* [Task data]
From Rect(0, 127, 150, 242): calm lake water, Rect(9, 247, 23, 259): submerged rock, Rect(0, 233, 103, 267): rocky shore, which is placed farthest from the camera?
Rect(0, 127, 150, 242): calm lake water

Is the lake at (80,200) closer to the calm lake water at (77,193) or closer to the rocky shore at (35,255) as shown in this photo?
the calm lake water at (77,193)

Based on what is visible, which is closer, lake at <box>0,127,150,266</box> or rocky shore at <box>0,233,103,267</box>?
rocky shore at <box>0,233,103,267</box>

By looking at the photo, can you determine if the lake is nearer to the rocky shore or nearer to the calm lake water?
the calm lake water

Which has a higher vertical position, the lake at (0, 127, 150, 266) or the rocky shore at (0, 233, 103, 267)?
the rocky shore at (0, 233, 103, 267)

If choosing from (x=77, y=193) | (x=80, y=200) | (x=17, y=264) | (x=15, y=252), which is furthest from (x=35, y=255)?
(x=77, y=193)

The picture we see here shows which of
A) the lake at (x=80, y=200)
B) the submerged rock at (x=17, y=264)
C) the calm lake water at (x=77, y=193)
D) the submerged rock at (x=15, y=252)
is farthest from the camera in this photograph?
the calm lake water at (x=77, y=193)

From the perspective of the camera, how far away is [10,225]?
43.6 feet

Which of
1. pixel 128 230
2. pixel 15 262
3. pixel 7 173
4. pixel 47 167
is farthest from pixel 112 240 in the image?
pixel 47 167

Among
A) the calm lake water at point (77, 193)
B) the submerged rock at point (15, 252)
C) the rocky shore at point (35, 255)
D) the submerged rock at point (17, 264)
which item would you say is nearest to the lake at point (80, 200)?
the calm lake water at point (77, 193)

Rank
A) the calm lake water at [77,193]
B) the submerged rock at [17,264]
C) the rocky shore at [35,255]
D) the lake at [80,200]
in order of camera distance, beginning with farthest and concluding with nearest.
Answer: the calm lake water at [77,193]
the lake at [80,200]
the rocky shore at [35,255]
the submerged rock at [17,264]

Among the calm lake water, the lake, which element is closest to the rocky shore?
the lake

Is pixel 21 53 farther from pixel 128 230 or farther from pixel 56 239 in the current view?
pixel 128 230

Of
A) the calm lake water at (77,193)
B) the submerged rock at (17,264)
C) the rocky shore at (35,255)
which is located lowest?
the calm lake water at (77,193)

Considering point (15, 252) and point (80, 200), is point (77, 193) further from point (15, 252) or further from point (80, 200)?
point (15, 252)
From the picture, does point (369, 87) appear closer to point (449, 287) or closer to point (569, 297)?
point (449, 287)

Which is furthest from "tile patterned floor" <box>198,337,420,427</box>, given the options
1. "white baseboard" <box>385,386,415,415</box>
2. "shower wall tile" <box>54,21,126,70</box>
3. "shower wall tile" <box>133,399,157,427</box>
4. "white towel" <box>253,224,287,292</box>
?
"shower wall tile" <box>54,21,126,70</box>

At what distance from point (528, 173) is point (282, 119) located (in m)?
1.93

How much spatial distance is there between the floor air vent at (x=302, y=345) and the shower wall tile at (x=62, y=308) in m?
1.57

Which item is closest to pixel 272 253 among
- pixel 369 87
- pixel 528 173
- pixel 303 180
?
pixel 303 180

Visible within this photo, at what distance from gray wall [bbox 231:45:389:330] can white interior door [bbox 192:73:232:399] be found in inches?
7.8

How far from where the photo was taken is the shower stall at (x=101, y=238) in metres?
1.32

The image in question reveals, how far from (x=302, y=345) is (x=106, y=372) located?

* [The problem] Switch "white towel" to "bath towel" in all the items above. Write the items out again with nothing else changed.

* [The output]
From Rect(0, 127, 150, 242): calm lake water, Rect(9, 247, 23, 259): submerged rock, Rect(0, 233, 103, 267): rocky shore, which is placed farthest from the camera?
Rect(0, 127, 150, 242): calm lake water

Is the lake at (80,200) closer to the calm lake water at (77,193) or closer to the rocky shore at (35,255) as shown in this photo?
the calm lake water at (77,193)

Based on what is visible, which is closer, lake at <box>0,127,150,266</box> or rocky shore at <box>0,233,103,267</box>?
rocky shore at <box>0,233,103,267</box>

By looking at the photo, can you determine if the lake is nearer to the rocky shore or nearer to the calm lake water?
the calm lake water

Which has a higher vertical position, the lake at (0, 127, 150, 266) or the rocky shore at (0, 233, 103, 267)?
the rocky shore at (0, 233, 103, 267)

If choosing from (x=77, y=193) | (x=80, y=200) | (x=17, y=264) | (x=15, y=252), which is furthest from (x=35, y=255)?
(x=77, y=193)

The picture we see here shows which of
A) the lake at (x=80, y=200)
B) the submerged rock at (x=17, y=264)
C) the calm lake water at (x=77, y=193)
D) the submerged rock at (x=15, y=252)
is farthest from the camera in this photograph?
the calm lake water at (x=77, y=193)

From the perspective of the camera, how far away is [10,225]?
43.6 feet

Which of
1. pixel 128 230
2. pixel 15 262
3. pixel 7 173
4. pixel 47 167
is farthest from pixel 112 240 in the image?
pixel 47 167

Among
A) the calm lake water at point (77, 193)
B) the submerged rock at point (15, 252)
C) the rocky shore at point (35, 255)
D) the submerged rock at point (17, 264)
which item would you say is nearest to the lake at point (80, 200)?
the calm lake water at point (77, 193)

Rank
A) the calm lake water at [77,193]
B) the submerged rock at [17,264]
C) the rocky shore at [35,255]
D) the lake at [80,200]
in order of camera distance, beginning with farthest and concluding with nearest.
Answer: the calm lake water at [77,193]
the lake at [80,200]
the rocky shore at [35,255]
the submerged rock at [17,264]

Among the calm lake water, the lake, which element is closest to the rocky shore?
the lake

Is pixel 21 53 farther from pixel 128 230 or farther from pixel 56 239 in the current view?
pixel 128 230

Of
A) the calm lake water at (77,193)
B) the submerged rock at (17,264)
C) the rocky shore at (35,255)
which is located lowest?
the calm lake water at (77,193)

Considering point (15, 252) and point (80, 200), is point (77, 193) further from point (15, 252) or further from point (80, 200)?
point (15, 252)
From the picture, does point (369, 87) appear closer to point (449, 287) or closer to point (569, 297)?
point (449, 287)

Which is furthest from "tile patterned floor" <box>198,337,420,427</box>, given the options
1. "white baseboard" <box>385,386,415,415</box>
2. "shower wall tile" <box>54,21,126,70</box>
3. "shower wall tile" <box>133,399,157,427</box>
4. "bath towel" <box>253,224,287,292</box>
?
"shower wall tile" <box>54,21,126,70</box>

At what distance from point (528, 173) is point (282, 119) located (in m)?
1.93

How much spatial distance is there between the floor air vent at (x=302, y=345) and the shower wall tile at (x=62, y=308) in m?
1.57

Which item is closest to pixel 272 253 among
- pixel 369 87
- pixel 528 173
- pixel 303 180
?
pixel 303 180

Visible within this photo, at what distance from gray wall [bbox 231:45:389:330] can white interior door [bbox 192:73:232:399] be found in inches?
7.8

How far from where the photo was taken is the shower stall at (x=101, y=238) in metres?
1.32

The image in question reveals, how far from (x=302, y=345) is (x=106, y=372) located?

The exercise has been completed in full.